En effet, ils « étaient avant cela animateurs pédagogiques, inspecteurs ou encore déjà conseillers pédagogiques dans le réseau libre catholique en Communauté française de Belgique » (Boucenna, 2015, p. 3). Dans l’enseignement fondamental, ils peuvent aussi, être « des instituteurs qui ont parfois assumé une fonction de direction, qui ont développé une

expérience de formateur d’enseignants et qui sont souvent recrutés parce qu’ils ont été distingués pour la qualité de leurs prestations pédagogiques ou de pilotage » (Boucenna, 2015, p. 3).

Comme le contexte belge est « structuré en réseau, les conseillers pédagogiques vivent des réalités différentes, colorées par la manière dont chaque réseau s’approprie les textes légaux et met en œuvre ses politiques de pilotage » (Boucenna, 2015, p. 3).

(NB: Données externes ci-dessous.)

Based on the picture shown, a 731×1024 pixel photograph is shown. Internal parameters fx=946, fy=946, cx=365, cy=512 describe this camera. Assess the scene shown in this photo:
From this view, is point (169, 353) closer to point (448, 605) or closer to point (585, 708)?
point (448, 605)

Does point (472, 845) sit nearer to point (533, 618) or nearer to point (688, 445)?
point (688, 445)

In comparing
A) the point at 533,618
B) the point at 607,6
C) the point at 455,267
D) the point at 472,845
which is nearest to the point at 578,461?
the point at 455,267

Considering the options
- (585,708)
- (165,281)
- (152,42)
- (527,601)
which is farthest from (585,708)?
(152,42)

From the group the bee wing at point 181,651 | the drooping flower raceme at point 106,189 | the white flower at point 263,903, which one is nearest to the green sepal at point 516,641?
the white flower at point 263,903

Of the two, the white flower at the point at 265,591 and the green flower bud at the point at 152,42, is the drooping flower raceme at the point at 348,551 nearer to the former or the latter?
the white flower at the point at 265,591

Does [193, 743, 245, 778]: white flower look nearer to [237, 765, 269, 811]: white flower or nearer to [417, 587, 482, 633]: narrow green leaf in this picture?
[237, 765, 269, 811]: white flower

En effet, tout en variant dans l’ordre d’un conseiller pédagogique du réseau subventionné libre catholique à l’autre, le processus d’accompagnement observé implique les phases suivantes : « 1) “analyser la demande”, 2) “identifier et formuler des objectifs”, 3) “contractualiser”, 4) “réaliser et réguler” et enfin 5) “évaluer” » (Boucenna, 2015, p. 3).

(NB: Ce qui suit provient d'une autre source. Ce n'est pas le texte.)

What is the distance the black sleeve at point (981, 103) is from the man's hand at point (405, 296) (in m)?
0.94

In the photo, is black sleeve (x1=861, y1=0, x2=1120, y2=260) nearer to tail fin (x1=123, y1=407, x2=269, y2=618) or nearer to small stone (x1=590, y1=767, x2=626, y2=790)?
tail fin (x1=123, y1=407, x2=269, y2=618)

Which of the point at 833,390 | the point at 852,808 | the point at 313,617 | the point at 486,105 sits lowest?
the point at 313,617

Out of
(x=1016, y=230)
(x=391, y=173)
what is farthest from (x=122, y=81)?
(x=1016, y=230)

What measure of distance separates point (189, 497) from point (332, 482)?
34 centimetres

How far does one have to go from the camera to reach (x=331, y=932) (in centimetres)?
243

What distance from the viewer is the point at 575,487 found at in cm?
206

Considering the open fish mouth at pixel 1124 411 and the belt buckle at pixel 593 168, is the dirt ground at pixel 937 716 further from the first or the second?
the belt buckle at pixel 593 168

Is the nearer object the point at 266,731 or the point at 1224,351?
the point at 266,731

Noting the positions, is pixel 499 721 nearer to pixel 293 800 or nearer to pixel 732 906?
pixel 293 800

Aux États-Unis et au Canada, les conseillers pédagogiques sont en général des enseignants expérimentés qui ont reçu une formation pour soutenir l’apprentissage des adultes et aider l’équipe de direction à favoriser l’atteinte des objectifs tracés (Killion et Harrison, 2005). Ils peuvent être dégagés partiellement ou totalement de leur tâche d’enseignement (Lynch et Ferguson, 2010). Dans ces deux pays, des programmes de thèmes variés qui visent l’accompagnement des enseignants par le conseiller pédagogique dans le contexte de l’école ont étés élaborés (Cornett et Knight, 2009). Ces programmes ont tous pour objectif l’amélioration des pratiques d’enseignement, ils sont ancrés dans la pratique quotidienne des enseignants, ils ont un caractère durable où le conseiller pédagogique n’exerce aucune fonction d’évaluation auprès de l’enseignant ni n’a une relation hiérarchique avec lui (Cornett et Knight, 2009).

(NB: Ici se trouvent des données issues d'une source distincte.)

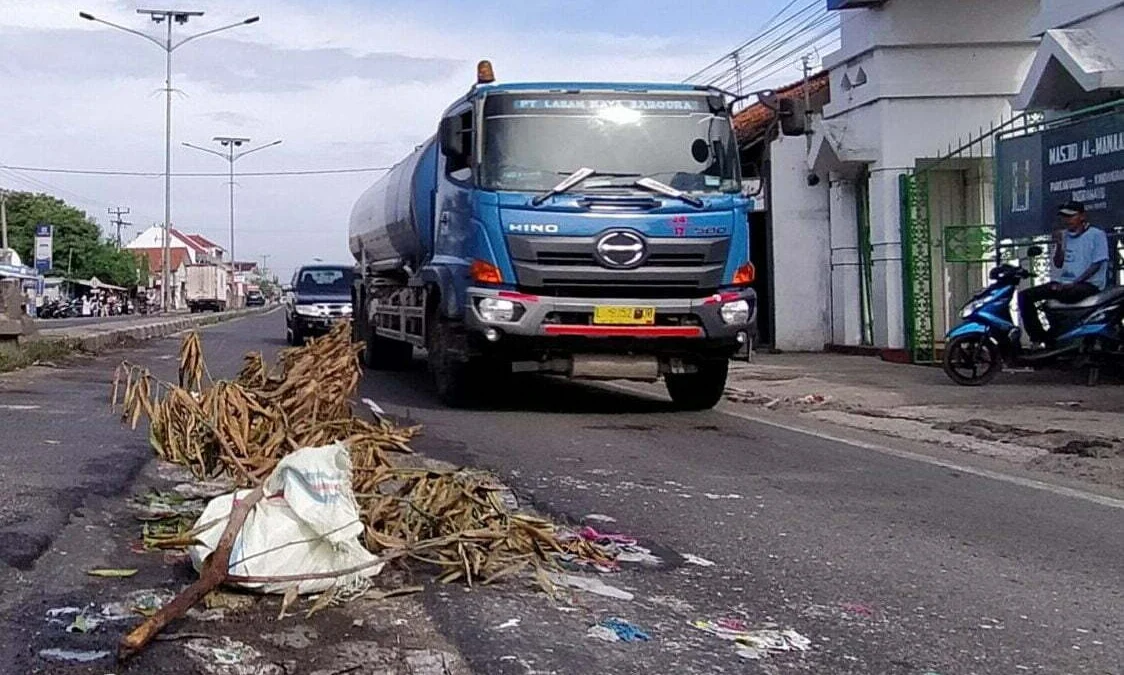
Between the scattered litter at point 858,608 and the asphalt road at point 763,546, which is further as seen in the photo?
the scattered litter at point 858,608

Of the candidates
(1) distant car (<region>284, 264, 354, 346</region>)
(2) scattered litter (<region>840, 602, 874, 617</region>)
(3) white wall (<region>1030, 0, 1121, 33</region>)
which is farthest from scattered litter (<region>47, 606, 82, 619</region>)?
(1) distant car (<region>284, 264, 354, 346</region>)

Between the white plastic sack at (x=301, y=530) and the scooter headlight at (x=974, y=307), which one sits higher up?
the scooter headlight at (x=974, y=307)

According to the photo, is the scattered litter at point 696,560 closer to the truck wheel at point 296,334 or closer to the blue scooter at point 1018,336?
the blue scooter at point 1018,336

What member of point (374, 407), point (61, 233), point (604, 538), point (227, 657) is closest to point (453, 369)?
point (374, 407)

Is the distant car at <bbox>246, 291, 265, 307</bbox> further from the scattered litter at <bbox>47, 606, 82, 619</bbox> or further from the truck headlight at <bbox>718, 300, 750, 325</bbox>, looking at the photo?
the scattered litter at <bbox>47, 606, 82, 619</bbox>

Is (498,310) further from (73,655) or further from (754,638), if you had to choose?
(73,655)

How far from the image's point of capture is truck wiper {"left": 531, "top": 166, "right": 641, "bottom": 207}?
34.0 feet

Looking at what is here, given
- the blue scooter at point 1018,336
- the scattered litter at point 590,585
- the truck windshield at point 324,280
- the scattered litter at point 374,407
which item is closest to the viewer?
the scattered litter at point 590,585

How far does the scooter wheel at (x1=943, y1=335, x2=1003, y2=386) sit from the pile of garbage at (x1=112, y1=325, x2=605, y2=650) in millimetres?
7153

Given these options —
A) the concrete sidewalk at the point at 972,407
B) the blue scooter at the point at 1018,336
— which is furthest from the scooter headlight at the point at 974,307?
the concrete sidewalk at the point at 972,407

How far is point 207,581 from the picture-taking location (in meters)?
4.33

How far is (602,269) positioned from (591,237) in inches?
10.7

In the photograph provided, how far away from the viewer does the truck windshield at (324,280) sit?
89.1 feet

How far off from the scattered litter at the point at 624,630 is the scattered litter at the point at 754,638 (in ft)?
0.75
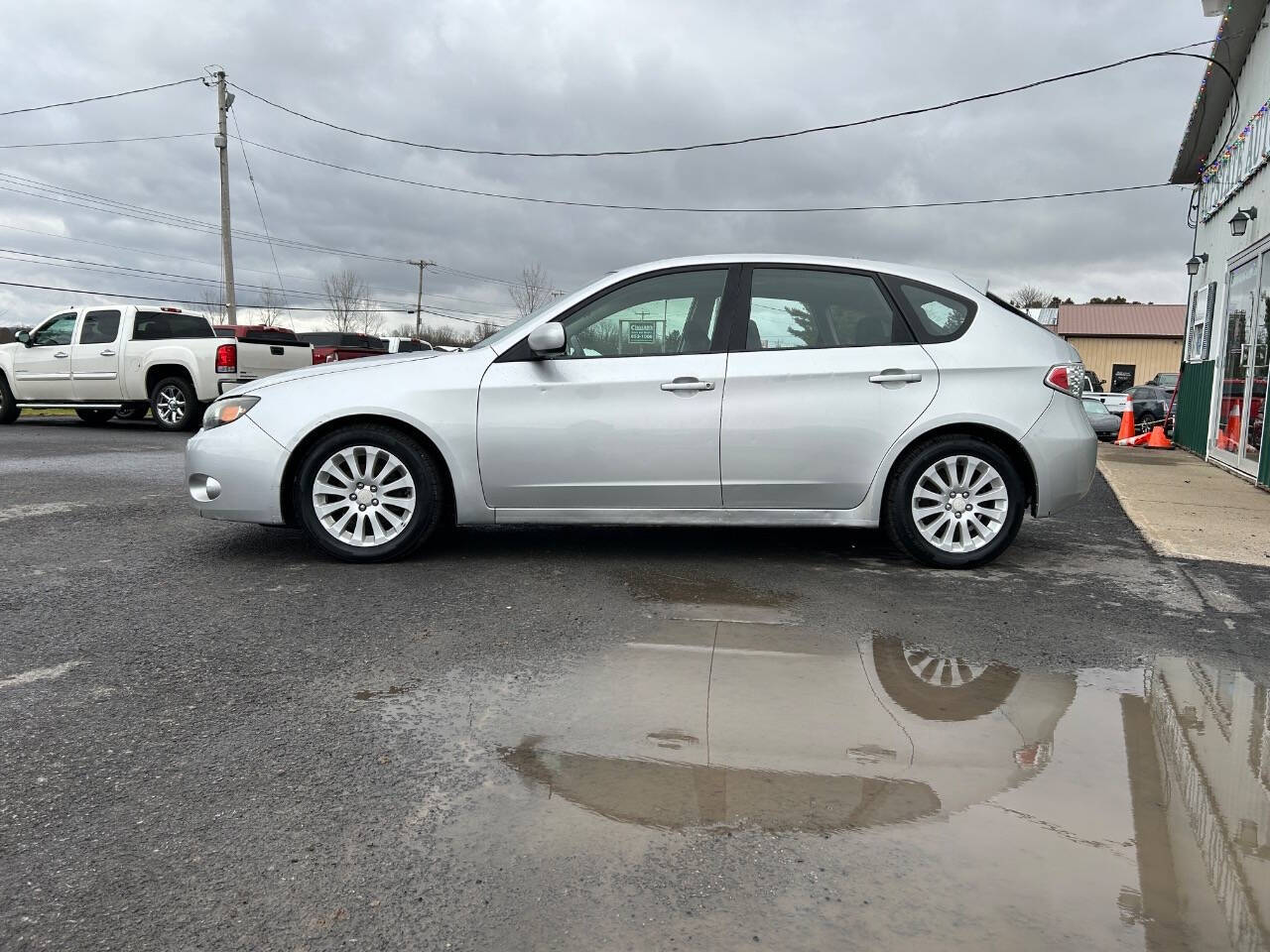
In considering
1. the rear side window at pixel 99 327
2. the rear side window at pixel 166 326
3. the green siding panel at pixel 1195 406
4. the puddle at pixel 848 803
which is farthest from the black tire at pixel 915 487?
the rear side window at pixel 99 327

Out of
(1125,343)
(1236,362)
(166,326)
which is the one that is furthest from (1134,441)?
(1125,343)

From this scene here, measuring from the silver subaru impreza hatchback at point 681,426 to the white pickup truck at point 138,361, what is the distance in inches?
406

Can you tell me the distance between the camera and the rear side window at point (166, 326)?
15.3 m

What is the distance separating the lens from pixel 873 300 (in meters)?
5.61

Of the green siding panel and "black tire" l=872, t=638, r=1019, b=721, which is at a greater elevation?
the green siding panel

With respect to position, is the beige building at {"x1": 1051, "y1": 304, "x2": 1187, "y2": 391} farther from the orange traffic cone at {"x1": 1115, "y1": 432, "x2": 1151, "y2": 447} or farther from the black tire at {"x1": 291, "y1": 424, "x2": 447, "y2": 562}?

Les particularités de ces programmes touchent surtout le processus d’accompagnement, en voici trois exemples. D’abord, Stover, Kissel, Haag et Shoniker (2011) rapportent un processus d’accompagnement en deux phases : la démonstration et l’observation de pratiques qui se font à tour de rôle entre le conseiller pédagogique et l’enseignant et ensuite la réflexion en utilisant différentes données relevées auprès des élèves. Coburn et Woulfin (2012) et Scott, Cortina et Carlisle (2012) présentent l’accompagnement à la littératie dans le cadre du programme Reading First sous forme de rencontres hebdomadaires avec les équipes-cycles, de rencontres individuelles d’accompagnement, de l’animation de groupes de lecture et de l’accompagnement en classe. Cet accompagnement implique le coenseignement, la

modélisation et l’observation des enseignants. Dans ce processus d’accompagnement, le conseiller pédagogique et les enseignants utilisent souvent un questionnaire comme outil d’évaluation de la littératie des élèves sur lequel ils se basent pour planifier et ajuster les pratiques. Enfin, Teemant, Wink et Tyra (2011) relatent un processus d’accompagnement où les conseillers pédagogiques arrivent d’abord à un consensus avec les enseignants, organisent ensuite des entrevues individuelles avec chaque enseignant pour ensuite observer la pratique en classe et enfin entament une discussion de réflexion et d’analyse de la performance de l’enseignant.

En résumé, les caractéristiques individuelles du conseiller pédagogique et son processus d’accompagnement varient d’un contexte à l’autre. Tous les exemples présentés convergent vers l’attribution d’un rôle central, au conseiller pédagogique, dans le soutien du développement professionnel de l’enseignant. Des recherches ont montré, en effet, son apport dans le changement de conceptions et de pratiques des enseignants et, par conséquent, dans l’amélioration des résultats des élèves.